Our society is becoming more tech-savvy in almost all areas. Instead of using the local newspaper to post classified ads, many people choose to use Craigslist, an online marketplace that allows people to trade and purchase services. An increasing number of birth mothers are choosing to use the service to facilitate their adoptions, a controversial decision that has been hotly debated.
Craigslist admittedly caters to a younger set. If a teenaged mother is looking for adoption options, she is more likely to consult the Internet rather than other local print publications. Craigslist is advantageous because it is accessible to everyone and easy to use.
Perhaps most importantly, Craigslist gives the potential birth mothers more control over their adoption decisions. Women who choose to work with an adoption agency will be matched with only a select list of clients. Social workers at these firms tend to pare down the adoptive parent options based on wait time and other factors. Prospective birth mothers thus have a larger pool of applicants when they use Craigslist as compared to an agency-facilitated adoption.

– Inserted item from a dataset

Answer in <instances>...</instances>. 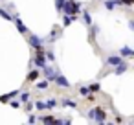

Additionally, Craigslist cuts down on the cost of adoption. The "baby broker" phenomenon has been well-documented, with the number of agencies profiting from adoption growing each day. Without the middle man, birth mothers and prospective parents can both avoid potential fees associated with the adoption. Even though adoptive parents will still be required to retain an attorney and complete a homestudy process, they can save money by using this non-traditional adoption method.
Craigslist matches are not without their drawbacks, however. Adoptive parents can fall prey to scams. Without the protection of an agency, prospective parents may be more likely to lose a placement, particularly with teen birth mothers. Adoptive couples are often left childless after the birth mother changes her mind at the eleventh hour, a risk that always accompanies pre-birth adoptions.
Even though Craigslist adoptions may carry risks, it is possible that this method is the wave of the future. As with all adoptions, you should seek the professional advice of your attorney before pursuing a Craigslist match.